Acha,wiecie ja to nie lubię jak ktoś ciągle wymyśla czego to w ciąży nie można, ale warto posłuchać kogoś kto się zna bo już kolejny raz sie o tym przekonałam. I tak se myślę jakie plamy od opalania można dostać? Bzdury itd. No i troszkę w święta przysnęłam na słonku i mam trochę plam na nosie. Ktoś moze powiedzieć, że to nic takiego, ale kto wie kiedy i czy wogóle zejdą? Może się nie pokażą za pierwszym razem, ale jak się pokażą to trochę za póżno. Moja szefowa kosmetyczka musi się natrudzić, żeby różne takie likwidować i nie zawsze schodzą. Także róbcie jak uważacie, ja musze poczytać o kremach brązujących bo nie lubię też bardzo jak babki w ciąży są takie zmarnowane i zapuszczone. Na razie mam ziemię Egiptu i sie sprawdza w dzień :-D

My kompletnie nie zgadzamy się co do imion. Ale Natalunia mój m to Grześ i dobry chłopak!!! i podobny wszystkie Grześki takie :-) Mi sie podoba Kalina, ale przekonana nie jestem, to strasznie ciężki wybór
 
reklama
Dziewczyny powariowałyście :-p tyle czytania... hehe 10 stron.... normalnie masakra:szok:
Widziałam mojego bobaska!!! Ma 5 cm i wszystko z nim w porządku.

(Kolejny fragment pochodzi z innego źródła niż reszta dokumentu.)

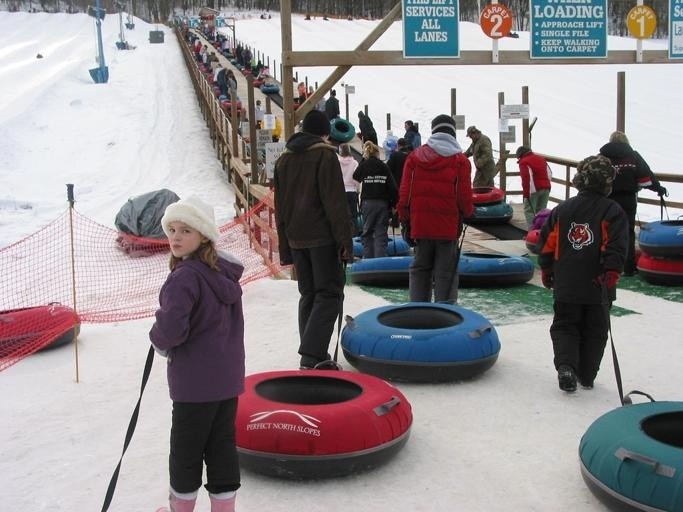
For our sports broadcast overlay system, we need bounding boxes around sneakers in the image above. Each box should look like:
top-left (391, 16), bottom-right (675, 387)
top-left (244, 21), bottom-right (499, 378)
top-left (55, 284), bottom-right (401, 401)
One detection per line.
top-left (557, 365), bottom-right (593, 391)
top-left (621, 268), bottom-right (638, 277)
top-left (300, 352), bottom-right (343, 370)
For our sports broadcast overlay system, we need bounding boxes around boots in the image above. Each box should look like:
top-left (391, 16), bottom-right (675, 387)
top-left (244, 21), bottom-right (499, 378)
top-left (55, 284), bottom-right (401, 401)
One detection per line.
top-left (156, 486), bottom-right (237, 512)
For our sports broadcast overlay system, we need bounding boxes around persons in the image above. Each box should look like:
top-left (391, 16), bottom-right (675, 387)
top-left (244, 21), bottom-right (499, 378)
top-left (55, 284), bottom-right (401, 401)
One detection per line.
top-left (182, 7), bottom-right (378, 146)
top-left (386, 120), bottom-right (421, 227)
top-left (463, 125), bottom-right (495, 192)
top-left (535, 154), bottom-right (629, 392)
top-left (27, 5), bottom-right (80, 14)
top-left (148, 192), bottom-right (245, 512)
top-left (597, 131), bottom-right (666, 277)
top-left (353, 140), bottom-right (398, 258)
top-left (273, 109), bottom-right (354, 371)
top-left (397, 114), bottom-right (476, 304)
top-left (515, 146), bottom-right (553, 232)
top-left (335, 143), bottom-right (363, 238)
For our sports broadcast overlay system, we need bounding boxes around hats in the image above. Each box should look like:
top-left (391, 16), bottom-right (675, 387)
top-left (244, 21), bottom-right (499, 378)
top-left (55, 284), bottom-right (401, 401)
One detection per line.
top-left (574, 155), bottom-right (617, 198)
top-left (610, 131), bottom-right (628, 144)
top-left (466, 126), bottom-right (476, 137)
top-left (161, 194), bottom-right (223, 244)
top-left (431, 114), bottom-right (456, 139)
top-left (516, 146), bottom-right (532, 159)
top-left (303, 110), bottom-right (331, 136)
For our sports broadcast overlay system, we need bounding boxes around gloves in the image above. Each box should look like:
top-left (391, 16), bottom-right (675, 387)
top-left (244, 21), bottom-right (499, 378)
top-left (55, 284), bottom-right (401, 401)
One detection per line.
top-left (592, 271), bottom-right (619, 289)
top-left (657, 185), bottom-right (668, 196)
top-left (400, 220), bottom-right (418, 247)
top-left (542, 267), bottom-right (556, 289)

Był tak ruchliwy, że ledwo pan doktor zdjęcie zrobił! Machał rączkami, nóżkami i szalał mi w macicy :cool2: Zdjęcie wstawię wieczorkiem :tak:

hej laseczki ja tylko na chwile!!czekalam na wizyte jak na wyrok ale wszystko jest ok..bobas sie idealnie rozwija...ta przeziernosc wyszla 0.56mm a norma jest do 2mm lekarka byla wniebowzieta jak zobaczyla taki super pomiarBobasek ma juz 7cm i lekko mi zasugerowala ze moze bedzie chlopiec ale to chyba za szybkonajwazniejsze ze bobasek jest zdrowybuziaki

Mam znów inaczej termin porodu: 11 listopada (a nie jak poprzednio 16, a potem 9 listopada)
Dzidzia ma 12 tyg. 5 dni
Mierzy 6,36 cm
Kręgosłup o.k., kość nosowa też :-) i przezierność prawidłowa :-)
Ulżyło mi, a tak się denerwowałam, że może coś być nie tak.
Dzidzia się wierciła, pewnie głodna była ;-) bo dopiero co teraz obiad zjadłam :-)
Pozdrawiam!

niżej zdjęcie mojej dzidzi :)
http://www.fotosik.pl

cześć dziewczyny! właśnie wróciłam z nad morza- pogoda super, jestem spalona na mahoń:) przed wyjazdem byłam jescze na usg- 30.04 wyszło ze jestem w 12t 3d. Przezierność spoko- 1,4, i ma już 6,5 cm. widać już pęcherz i żołądek! chyba umre z ciekawości czekając do następnego usg- planowo mam w 20 tyg, ale może namówię moją lekarkę zeby dała mi wcześniej skierowanie:)

Wróciliśmy

6 cm długości
1 mm NT
2,9 mm kość nosowa
Ładnie sie rusza :)
obecny termin: 12 listopada :)


Gratuluję wszystkich wyników.... oby tak dalej....


a wogóle powiedzcie mi... ma któraś termin później niż 23 listopada?